Observation-driven correction of numerical weather prediction for marine winds
Matteo Peduto, Qidong Yang, Jonathan Giezendanner, Devis Tuia, Sherrie Wang
TL;DR
Open-ocean wind forecasts suffer from sparse and heterogeneous observations, limiting NWP accuracy. The authors propose an observation-informed correction framework that feeds recent in-situ observations into a transformer to adjust GFS outputs, rather than predicting winds from scratch. The model uses masking to handle irregular data, cross-attention to condition on target points, and position/time embeddings for arbitrary coordinates, achieving 45% RMSE reduction at 1 h and 13% at 48 h over the Atlantic, with strongest gains along coastlines and shipping lanes.

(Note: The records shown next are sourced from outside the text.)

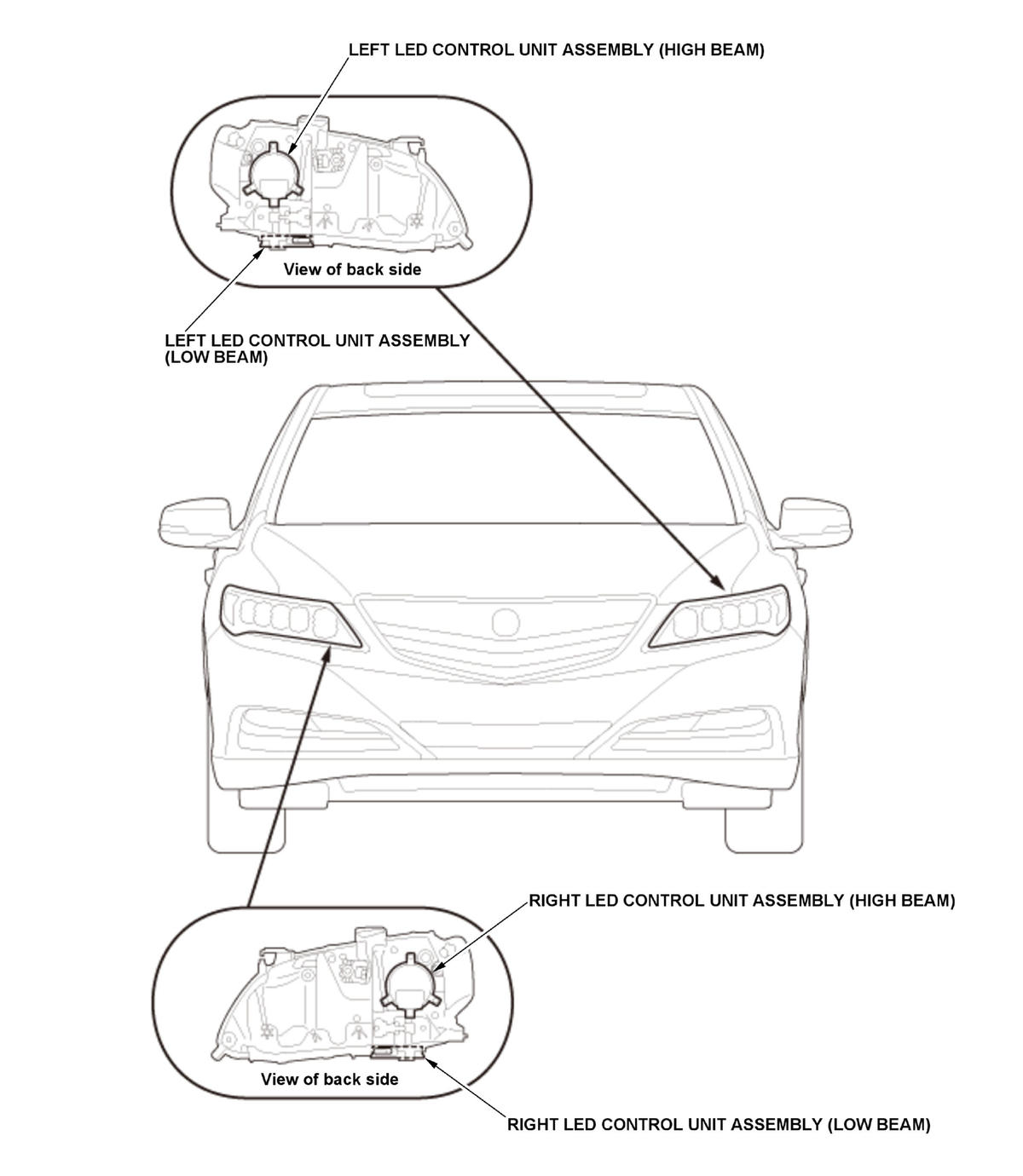 LEFT LED CONTROL UNIT ASSEMBLY (HIGH BEAM)

View of back side

LEFT LED CONTROL UNIT ASSEMBLY (LOW BEAM)

RIGHT LED CONTROL UNIT ASSEMBLY (HIGH BEAM)

View of back side

RIGHT LED CONTROL UNIT ASSEMBLY (LOW BEAM)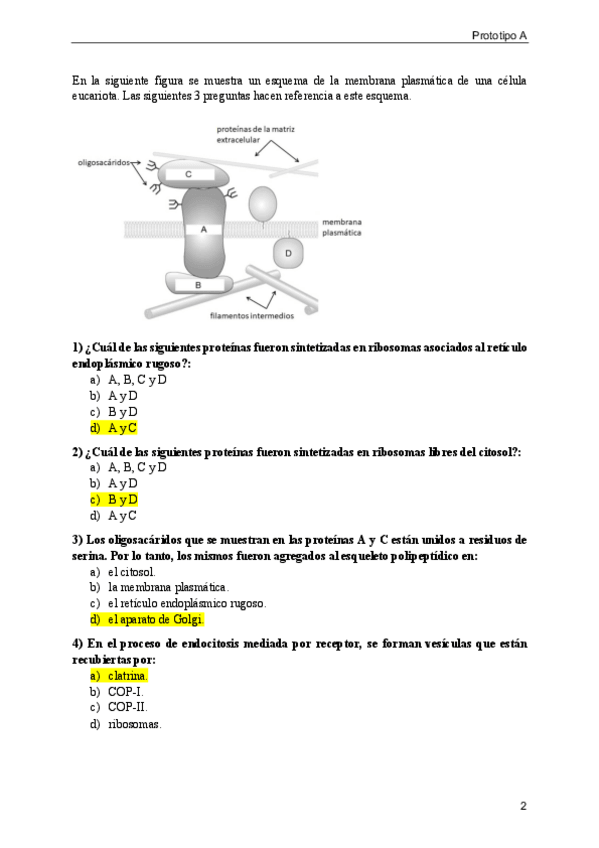 Prototipo A

En la siguiente figura se muestra un esquema de la membrana plasmática de una célula eucariota. Las siguientes 3 preguntas hacen referencia a este esquema.

proteínas de la matriz extracelular
oligosacáridos
C
A
membrana plasmática
D
B
filamentos intermedios

1) ¿Cuál de las siguientes proteínas fueron sintetizadas en ribosomas asociados al retículo endoplásmico rugoso?:
a) A, B, C y D
b) A y D
c) B y D
d) A y C

2) ¿Cuál de las siguientes proteínas fueron sintetizadas en ribosomas libres del citosol?:
a) A, B, C y D
b) A y D
c) B y D
d) A y C

3) Los oligosacáridos que se muestran en las proteínas A y C están unidos a residuos de serina. Por lo tanto, los mismos fueron agregados al esqueleto polipeptídico en:
a) el citosol.
b) la membrana plasmática.
c) el retículo endoplásmico rugoso.
d) el aparato de Golgi.

4) En el proceso de endocitosis mediada por receptor, se forman vesículas que están recubiertas por:
a) clatrina.
b) COP-I.
c) COP-II.
d) ribosomas.

2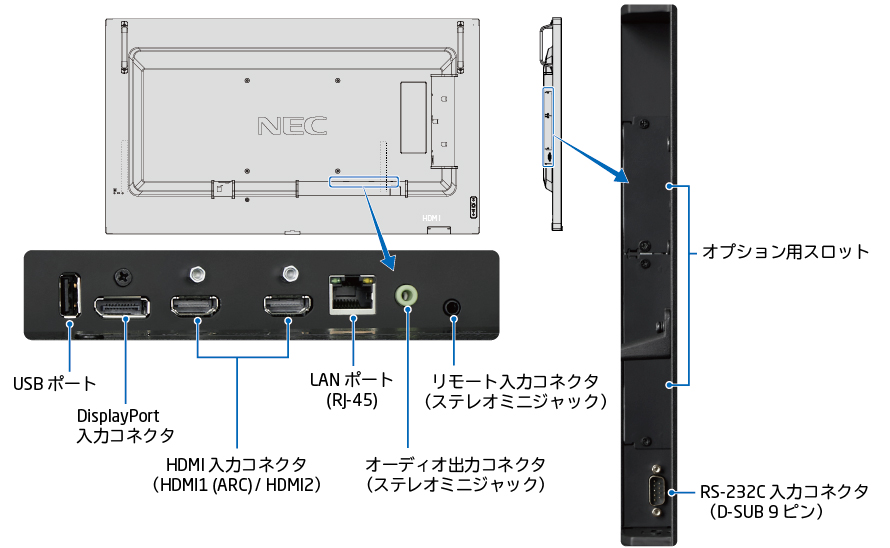 NEC

HDMI

USB ポート

DisplayPort
入力コネクタ

HDMI 入力コネクタ
（HDMI1 (ARC) / HDMI2）

LAN ポート
(RJ-45)

オーディオ出力コネクタ
（ステレオミニジャック）

リモート入力コネクタ
（ステレオミニジャック）

オプション用スロット

RS-232C 入力コネクタ
（D-SUB 9 ピン）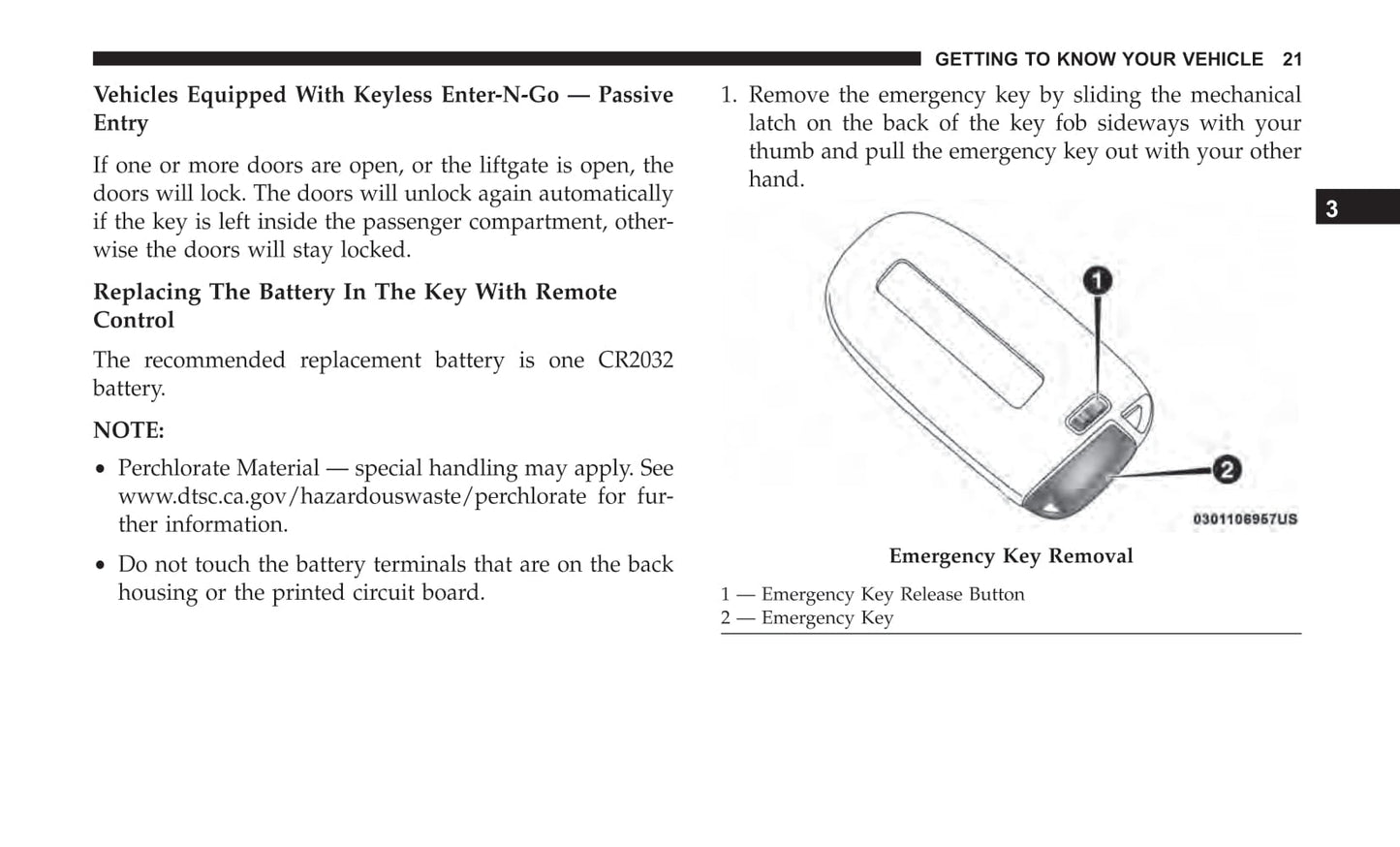 GETTING TO KNOW YOUR VEHICLE 21

Vehicles Equipped With Keyless Enter-N-Go — Passive Entry

If one or more doors are open, or the liftgate is open, the doors will lock. The doors will unlock again automatically if the key is left inside the passenger compartment, otherwise the doors will stay locked.

Replacing The Battery In The Key With Remote Control

The recommended replacement battery is one CR2032 battery.

NOTE:

• Perchlorate Material — special handling may apply. See www.dtsc.ca.gov/hazardouswaste/perchlorate for further information.

• Do not touch the battery terminals that are on the back housing or the printed circuit board.

1. Remove the emergency key by sliding the mechanical latch on the back of the key fob sideways with your thumb and pull the emergency key out with your other hand.

3

1

2

0301106957US

Emergency Key Removal

1 — Emergency Key Release Button
2 — Emergency Key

This approach offers a practical, low-latency post-processing tool that complements NWP for maritime safety, routing, and offshore operations, and scales to grid-wide and site-specific forecasts in a single pass.
Abstract
Accurate marine wind forecasts are essential for safe navigation, ship routing, and energy operations, yet they remain challenging because observations over the ocean are sparse, heterogeneous, and temporally variable. We reformulate wind forecasting as observation-informed correction of a global numerical weather prediction (NWP) model. Rather than forecasting winds directly, we learn local correction patterns by assimilating the latest in-situ observations to adjust the Global Forecast System (GFS) output. We propose a transformer-based deep learning architecture that (i) handles irregular and time-varying observation sets through masking and set-based attention mechanisms, (ii) conditions predictions on recent observation-forecast pairs via cross-attention, and (iii) employs cyclical time embeddings and coordinate-aware location representations to enable single-pass inference at arbitrary spatial coordinates. We evaluate our model over the Atlantic Ocean using observations from the International Comprehensive Ocean-Atmosphere Data Set (ICOADS) as reference. The model reduces GFS 10-meter wind RMSE at all lead times up to 48 hours, achieving 45% improvement at 1-hour lead time and 13% improvement at 48-hour lead time. Spatial analyses reveal the most persistent improvements along coastlines and shipping routes, where observations are most abundant. The tokenized architecture naturally accommodates heterogeneous observing platforms (ships, buoys, tide gauges, and coastal stations) and produces both site-specific predictions and basin-scale gridded products in a single forward pass. These results demonstrate a practical, low-latency post-processing approach that complements NWP by learning to correct systematic forecast errors.